Es ging um nichts weniger als um die Wachablösung. Wenger hatte alle vier Gänge des Samstags gewonnen, während Abderhalden im Anschwingen mit dem Seeländer Hünen Christian Stucki remisiert hatte. Abderhalden musste Wenger bodigen, sonst würde er entscheidend zurückfallen.

In den ersten Minuten attackierten beide. In der 5. Minute brachte Wenger den Gegner mit einem Hüfter auf den Nacken. Die linke Schulter war schon im Sägemehl, die rechte konnte Abderhalden gerade noch über dem Boden halten. Es benötigte jetzt Bärenkräfte, um dem Druck nicht nachzugeben. Aber nach 57 Sekunden brach die Brücke ein.

Es war der Augenblick der Wachablösung, der die Arena fast aus den Fugen geraten liess. Wenger siegte in den weiteren drei Gängen souverän. Vor Wenger hatte zuletzt Jörg Abderhaldens Onkel und Götti Ernst Schläpfer 1980 in St. Gallen alle acht Gänge gewonnen, und noch vorher Ruedi Hunsperger 1969 in Biel.

Das Eidgenössische in Frauenfeld markierte auch die Wachablösung unter den Teilverbänden. Die Nordostschweizer hatten ab 1995 fünfmal in Folge den König gestellt: Nebst Abderhalden triumphierten je einmal Thomas Sutter und Arnold Forrer. Wenger eröffnete 2010 eine noch anhaltende Berner Serie, in die sich auch Matthias Sempach, Matthias Glarner und Christian Stucki reihten.
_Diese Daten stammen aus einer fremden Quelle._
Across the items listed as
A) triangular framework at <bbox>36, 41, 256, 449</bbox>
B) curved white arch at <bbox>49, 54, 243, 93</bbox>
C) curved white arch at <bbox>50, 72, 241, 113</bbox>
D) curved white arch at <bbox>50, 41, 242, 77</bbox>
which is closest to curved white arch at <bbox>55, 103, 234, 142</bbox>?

Kein Vorbeikommen an Simon Ammann

Der Naturbursche Kilian Wenger wurde über das Bernbiet hinaus ungeheuer populär. An den Sportlerwahlen «Credit Suisse Sports Awards» im Dezember erhielt er vom TV-Publikum mehr stimmen als jeder andere - mehr auch als Simon Ammann, der dank den Ergebnissen der Vorwahlen bei Medien und Spitzensportlern dennoch souverän und verdient Schweizer Sportler des Jahres wurde. Wenger stiess auf den 2. Platz vor, indem er dank der Gunst des Publikums erfolgreiche Grössen wie Roger Federer, Carlo Janka, Dario Cologna, Fabian Cancellara überholte. Im Welschland, in dem der Schwingsport wenig bekannt ist, mochten sie sich fragen, wer eigentlich dieser Wenger sei.

In kaum einem anderen Jahr war die Auswahl an herausragenden Schweizer Sportlern des Jahres so breit wie 2010. Federer, Gewinner des Australian Open, wurde Dritter. Die Olympiasieger Carlo Janka und Dario Cologna wurden Vierter und Fünfter. Fabian Cancellara, Sieger der Monumente Flandern-Rundfahrt und Paris-Roubaix, fand sich im 6. Rang wieder. Olympiasieger Didier Défago schied im ersten Wahlgang aus und wurde Zehnter. In «normalen» Jahren wäre Défago, Olympiasieger in der Königsdisziplin Abfahrt, als Sportler des Jahres designiert gewesen.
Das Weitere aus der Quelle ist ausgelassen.